4. Who can make complaints under the new complaints system?

One of the most significant changes under the Act is that now anyone can make a complaint regarding a health service to the Commissioner, not just the person who sought out or received the health service. Importantly, this includes carers who will be able to lodge complaints regarding the treatment they receive in their capacity as carers.

Before making a complaint to the Commissioner, a complaint should first be made with the health service provider. This does not apply when it would be inappropriate or unreasonable to do so. When a complaint is made, the legislation requires that the Commissioner takes the least formal resolution process possible in order to resolve the issue. This should enable speedier and more flexible methods of dispute resolution.

5. What can someone complain about under the new complaints system?

Any person can make a complaint about any unreasonable treatment they receive, or someone else receives, in the course of their interactions with a health service practice. This includes failure to provide the care, failure in providing the care, failure of the practitioner or staff member to be consistent with health service principles or simply any unreasonable behaviour.

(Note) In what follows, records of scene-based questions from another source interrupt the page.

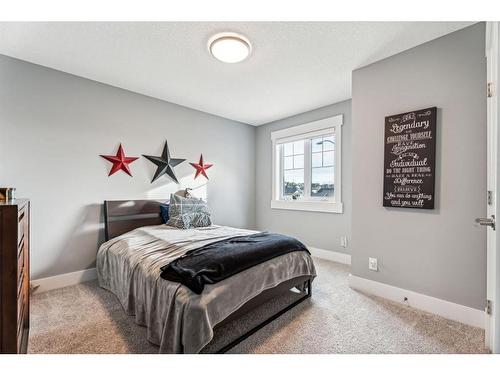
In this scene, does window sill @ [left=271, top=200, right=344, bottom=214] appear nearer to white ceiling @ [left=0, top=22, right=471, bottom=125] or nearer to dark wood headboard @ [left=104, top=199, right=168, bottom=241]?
white ceiling @ [left=0, top=22, right=471, bottom=125]

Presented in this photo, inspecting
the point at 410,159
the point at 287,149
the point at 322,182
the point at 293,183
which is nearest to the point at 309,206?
the point at 322,182

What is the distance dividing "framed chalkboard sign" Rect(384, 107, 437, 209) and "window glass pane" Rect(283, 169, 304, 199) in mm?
1799

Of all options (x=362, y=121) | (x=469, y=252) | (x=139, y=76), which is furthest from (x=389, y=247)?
(x=139, y=76)

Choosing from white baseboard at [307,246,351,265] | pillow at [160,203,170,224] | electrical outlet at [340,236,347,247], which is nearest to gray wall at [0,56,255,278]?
pillow at [160,203,170,224]

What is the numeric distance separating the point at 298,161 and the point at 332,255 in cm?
164

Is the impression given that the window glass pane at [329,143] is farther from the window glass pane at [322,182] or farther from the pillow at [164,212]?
the pillow at [164,212]

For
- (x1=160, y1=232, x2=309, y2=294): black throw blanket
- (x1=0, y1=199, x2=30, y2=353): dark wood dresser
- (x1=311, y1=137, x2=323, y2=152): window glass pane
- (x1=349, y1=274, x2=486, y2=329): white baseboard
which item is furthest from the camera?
(x1=311, y1=137, x2=323, y2=152): window glass pane

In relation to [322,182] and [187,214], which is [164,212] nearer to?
[187,214]

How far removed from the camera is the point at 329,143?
360 centimetres

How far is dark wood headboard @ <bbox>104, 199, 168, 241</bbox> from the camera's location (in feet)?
9.01

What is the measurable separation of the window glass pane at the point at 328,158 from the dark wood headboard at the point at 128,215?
2.58 meters

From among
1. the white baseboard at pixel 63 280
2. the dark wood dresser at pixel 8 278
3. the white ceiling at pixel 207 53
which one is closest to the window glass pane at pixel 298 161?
the white ceiling at pixel 207 53
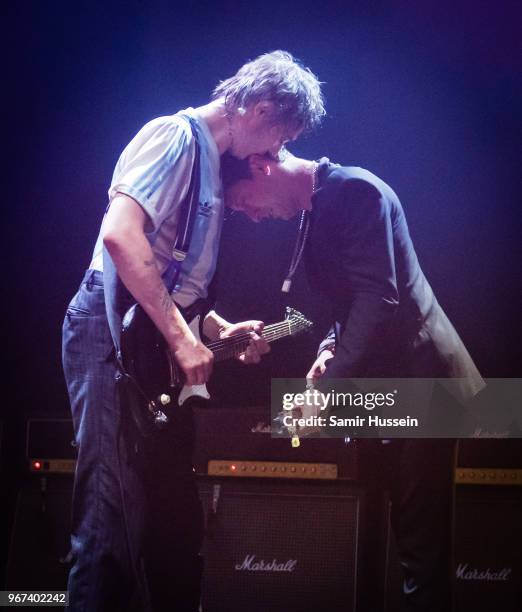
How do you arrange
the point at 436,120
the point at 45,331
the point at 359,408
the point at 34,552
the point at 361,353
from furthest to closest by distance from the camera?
the point at 45,331
the point at 436,120
the point at 34,552
the point at 359,408
the point at 361,353

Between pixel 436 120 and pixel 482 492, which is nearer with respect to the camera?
pixel 482 492

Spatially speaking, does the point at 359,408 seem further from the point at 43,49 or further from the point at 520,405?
Result: the point at 43,49

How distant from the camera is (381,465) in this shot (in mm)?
1981

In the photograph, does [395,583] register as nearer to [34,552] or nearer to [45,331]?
[34,552]

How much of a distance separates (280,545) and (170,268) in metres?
0.97

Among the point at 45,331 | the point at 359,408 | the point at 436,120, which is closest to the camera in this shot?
the point at 359,408

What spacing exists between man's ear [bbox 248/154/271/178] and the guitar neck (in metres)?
0.47

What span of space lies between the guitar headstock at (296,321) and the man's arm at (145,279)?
0.73m

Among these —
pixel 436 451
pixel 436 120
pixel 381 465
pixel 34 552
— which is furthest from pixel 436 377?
pixel 34 552

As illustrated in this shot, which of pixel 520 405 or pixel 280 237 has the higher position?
pixel 280 237

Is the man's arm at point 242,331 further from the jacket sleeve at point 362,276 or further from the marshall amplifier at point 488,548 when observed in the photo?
the marshall amplifier at point 488,548

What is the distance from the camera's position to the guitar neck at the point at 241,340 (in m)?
1.78

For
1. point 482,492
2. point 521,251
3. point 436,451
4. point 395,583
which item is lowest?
point 395,583

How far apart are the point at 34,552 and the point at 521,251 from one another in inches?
74.3
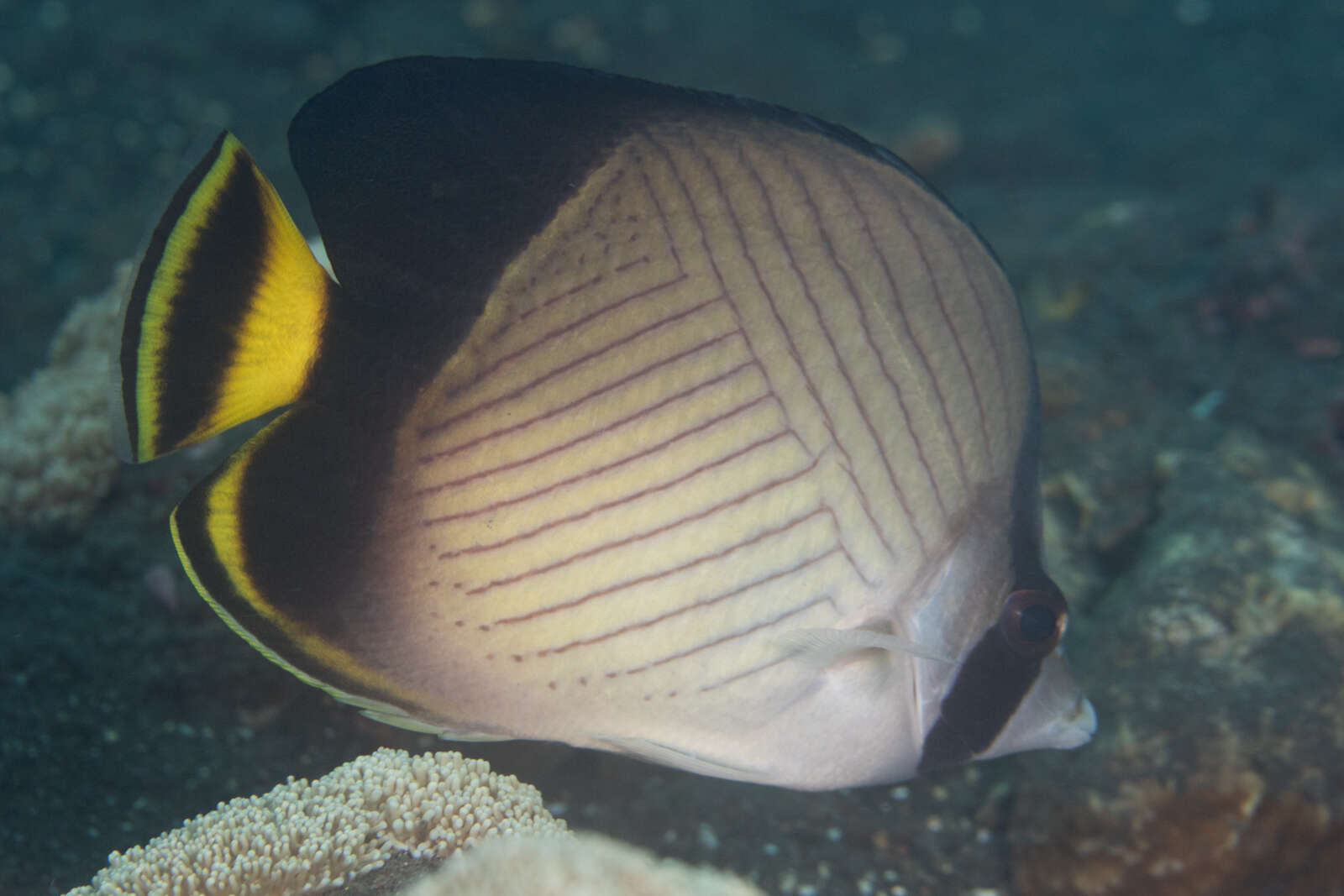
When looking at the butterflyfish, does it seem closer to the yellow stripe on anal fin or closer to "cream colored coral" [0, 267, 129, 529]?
the yellow stripe on anal fin

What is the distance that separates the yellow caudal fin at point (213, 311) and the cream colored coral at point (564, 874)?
0.62 metres

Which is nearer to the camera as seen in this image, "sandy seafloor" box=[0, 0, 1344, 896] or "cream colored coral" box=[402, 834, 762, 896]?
"cream colored coral" box=[402, 834, 762, 896]

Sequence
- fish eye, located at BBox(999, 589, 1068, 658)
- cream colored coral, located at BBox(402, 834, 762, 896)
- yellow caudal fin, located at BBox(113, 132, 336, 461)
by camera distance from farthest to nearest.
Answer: fish eye, located at BBox(999, 589, 1068, 658)
yellow caudal fin, located at BBox(113, 132, 336, 461)
cream colored coral, located at BBox(402, 834, 762, 896)

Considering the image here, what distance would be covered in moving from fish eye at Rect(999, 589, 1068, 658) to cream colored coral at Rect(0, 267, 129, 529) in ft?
9.92

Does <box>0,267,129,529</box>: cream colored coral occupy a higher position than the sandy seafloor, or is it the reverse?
<box>0,267,129,529</box>: cream colored coral

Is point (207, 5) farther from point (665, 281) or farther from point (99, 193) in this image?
point (665, 281)

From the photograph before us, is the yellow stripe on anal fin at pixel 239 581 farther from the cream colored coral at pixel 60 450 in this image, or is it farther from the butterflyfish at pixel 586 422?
the cream colored coral at pixel 60 450

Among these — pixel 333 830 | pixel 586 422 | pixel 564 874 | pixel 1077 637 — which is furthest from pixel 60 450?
pixel 1077 637

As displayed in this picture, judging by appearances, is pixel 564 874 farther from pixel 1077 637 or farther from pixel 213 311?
pixel 1077 637

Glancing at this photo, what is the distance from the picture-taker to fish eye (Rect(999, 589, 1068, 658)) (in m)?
1.40

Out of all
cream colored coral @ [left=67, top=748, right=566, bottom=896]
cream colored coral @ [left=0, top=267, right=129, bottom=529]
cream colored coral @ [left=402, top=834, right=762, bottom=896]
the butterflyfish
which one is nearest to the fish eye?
the butterflyfish

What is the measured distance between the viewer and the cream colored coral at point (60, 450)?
3105 mm

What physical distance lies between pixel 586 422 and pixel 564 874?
57 centimetres

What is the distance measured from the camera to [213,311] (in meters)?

The grounds on which someone can complain to the Commissioner is broad, and health services need to be aware of the broad scope of the complaint scheme.

6. The balance between the new powers and protection of the rights of the individual and health service providers

The new powers created by the Act are designed to ensure they adequately protect the rights of individuals but also to ensure they do not interfere unnecessarily with the health care providers in carrying out their important role in society.

It is important to note that the powers granted to the Commissioner under the Act are intended to only be used as a last resort solution to a complaint. All of these powers require that the Commissioner adhere to all natural justice principles.

There are a variety of safe guards against the new powers of the Commissioner. These include;

  • Reporting on the frequency of the use of the new prohibition powers and public warning statements in the Annual report;
  • All prohibition orders against unregistered health service providers will be reviewable by VCAT; and
  • The Commissioner must consult with the President of the Health Complaints Commissioner Advisory Council, who must be a lawyer, before commencing a Commissioner initiated investigation.

7. Conclusion

Unregistered health practitioners need to be aware of the new regulations and powers that apply to them, so they can be sure they are operating at an acceptable level in interactions with clients. A code of practice will apply to set standards and expectations.

The new legislation represent a substantial strengthening of the Commissioner's powers to deal with the poor practice by a broader range of health service provider, and offers a faster more flexible approach to resolving complaints.